Pan Gongkai, born in 1947 in Ninghai, Zhejiang, is the son of the acclaimed modernist Chinese artist and respected art educator Pan Tianshou. However, the artistic visions of father and son could not be more different. Pan Gongkai’s artistic oeuvre stretches beyond painting, often incorporating three-dimensional elements such as lighting. He is one of the most ardent experimenters in ink art and is deeply engaged with the concept of xieyi, which emphasizes spontaneity and the spirit of being through brushstrokes. His works have been collected by major institutions such as the Asian Art Museum of San Francisco, The Frye Art Museum in Seattle, The San Diego Museum of Art, Tokyo University of the Arts, Sun Yat-sen Memorial Hall in Taipei, the National Art Museum of China in Beijing, the Shanghai Art Museum, the Guangdong Museum of Art, the Zhejiang Art Museum, and the Macau Museum of Art.

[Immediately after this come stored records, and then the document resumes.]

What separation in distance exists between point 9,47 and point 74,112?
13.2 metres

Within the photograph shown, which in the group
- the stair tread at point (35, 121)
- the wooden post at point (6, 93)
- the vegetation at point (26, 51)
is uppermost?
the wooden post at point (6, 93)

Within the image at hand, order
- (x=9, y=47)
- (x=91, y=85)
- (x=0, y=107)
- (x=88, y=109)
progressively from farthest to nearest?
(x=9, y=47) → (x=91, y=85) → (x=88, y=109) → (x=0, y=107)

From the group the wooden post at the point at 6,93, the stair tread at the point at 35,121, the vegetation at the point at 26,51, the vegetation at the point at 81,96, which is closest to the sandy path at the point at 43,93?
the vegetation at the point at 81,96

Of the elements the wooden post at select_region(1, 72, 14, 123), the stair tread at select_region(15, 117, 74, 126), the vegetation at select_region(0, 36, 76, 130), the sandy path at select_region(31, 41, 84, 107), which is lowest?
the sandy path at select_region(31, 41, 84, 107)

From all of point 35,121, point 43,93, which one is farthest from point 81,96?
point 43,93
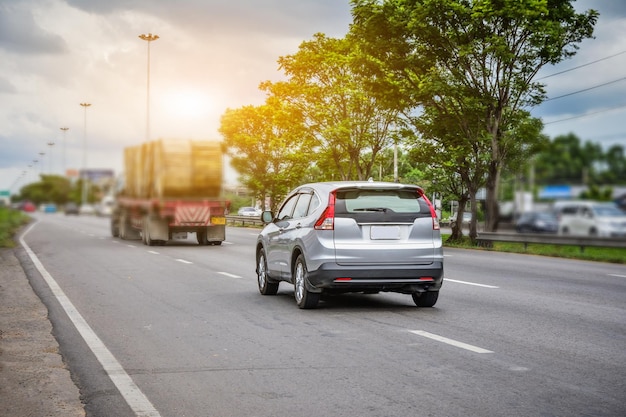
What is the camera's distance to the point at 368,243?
36.0ft

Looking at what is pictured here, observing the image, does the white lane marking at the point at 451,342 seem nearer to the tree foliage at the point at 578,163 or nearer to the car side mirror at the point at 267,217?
the car side mirror at the point at 267,217

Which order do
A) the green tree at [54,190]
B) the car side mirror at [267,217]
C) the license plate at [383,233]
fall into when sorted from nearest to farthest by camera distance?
1. the license plate at [383,233]
2. the car side mirror at [267,217]
3. the green tree at [54,190]

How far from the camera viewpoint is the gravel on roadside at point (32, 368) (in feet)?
19.6

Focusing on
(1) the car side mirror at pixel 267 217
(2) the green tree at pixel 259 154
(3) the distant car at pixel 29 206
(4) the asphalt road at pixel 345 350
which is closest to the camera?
(4) the asphalt road at pixel 345 350

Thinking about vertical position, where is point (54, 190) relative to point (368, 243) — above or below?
above

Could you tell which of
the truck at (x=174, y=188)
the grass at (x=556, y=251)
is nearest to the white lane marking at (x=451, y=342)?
the grass at (x=556, y=251)

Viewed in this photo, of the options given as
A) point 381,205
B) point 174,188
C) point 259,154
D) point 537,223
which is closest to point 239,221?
point 259,154

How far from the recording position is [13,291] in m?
14.3

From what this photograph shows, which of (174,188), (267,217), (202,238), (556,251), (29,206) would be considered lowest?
(556,251)

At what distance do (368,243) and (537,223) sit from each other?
7.26 meters

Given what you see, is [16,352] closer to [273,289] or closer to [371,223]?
[371,223]

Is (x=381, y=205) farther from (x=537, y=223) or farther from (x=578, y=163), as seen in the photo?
(x=578, y=163)

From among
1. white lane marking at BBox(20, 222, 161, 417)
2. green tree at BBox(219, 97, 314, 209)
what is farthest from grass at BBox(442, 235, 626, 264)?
green tree at BBox(219, 97, 314, 209)

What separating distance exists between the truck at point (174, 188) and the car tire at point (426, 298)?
1691 centimetres
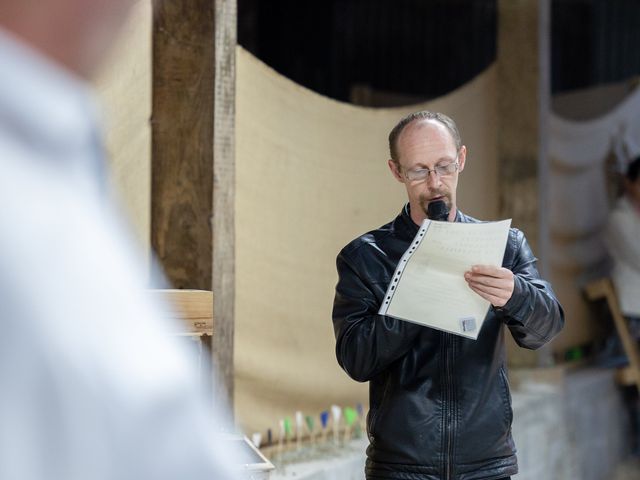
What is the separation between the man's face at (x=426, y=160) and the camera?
2.26 m

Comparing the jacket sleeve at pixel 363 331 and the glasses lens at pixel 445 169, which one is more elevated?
the glasses lens at pixel 445 169

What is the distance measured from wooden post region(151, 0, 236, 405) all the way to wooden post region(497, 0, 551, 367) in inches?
106

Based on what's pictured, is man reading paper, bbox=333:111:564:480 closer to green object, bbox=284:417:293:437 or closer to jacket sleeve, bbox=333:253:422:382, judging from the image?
Result: jacket sleeve, bbox=333:253:422:382

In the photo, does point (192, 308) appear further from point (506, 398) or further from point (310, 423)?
point (310, 423)

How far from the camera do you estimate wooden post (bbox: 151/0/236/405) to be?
2902 millimetres

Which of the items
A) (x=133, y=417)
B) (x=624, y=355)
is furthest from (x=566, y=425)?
(x=133, y=417)

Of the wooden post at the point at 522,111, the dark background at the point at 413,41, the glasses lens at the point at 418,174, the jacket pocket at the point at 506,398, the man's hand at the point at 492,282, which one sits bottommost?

Wang Tiande is an innovative avant-garde ink artist known for his creative use of incense sticks as a painting tool. Born in Shanghai in 1960, he studied at the College of Art in Shanghai in 1981 before furthering his studies at the China Academy of Art in Hangzhou. After graduating in 1988 with a degree in traditional Chinese painting, he went on to obtain a PhD in calligraphy in 2014 from the same academy. Deeply knowledgeable in traditional Chinese art and culture, Wang searches for new possibilities within ink art. His most groundbreaking innovation involves using burn marks on layered rice paper, utilizing incense sticks instead of brushes to create paintings. This technique transforms traditional landscape and calligraphy paintings while conveying the ephemeral quality of ink art. His works have been collected by prestigious institutions such as the British Museum in London, the Metropolitan Museum of Art in New York, the Museum of Fine Arts in Boston, the Berkeley Art Museum in California, the Spencer Museum of Art at Kansas University, the Montreal Museum of Fine Arts, the Chinese Painting Research Institute in Beijing, Zhong Nan Hai in Beijing, the Shanghai Art Museum, the Shenzhen Art Museum, the Guangdong Museum of Art, and the Hong Kong Museum of Art.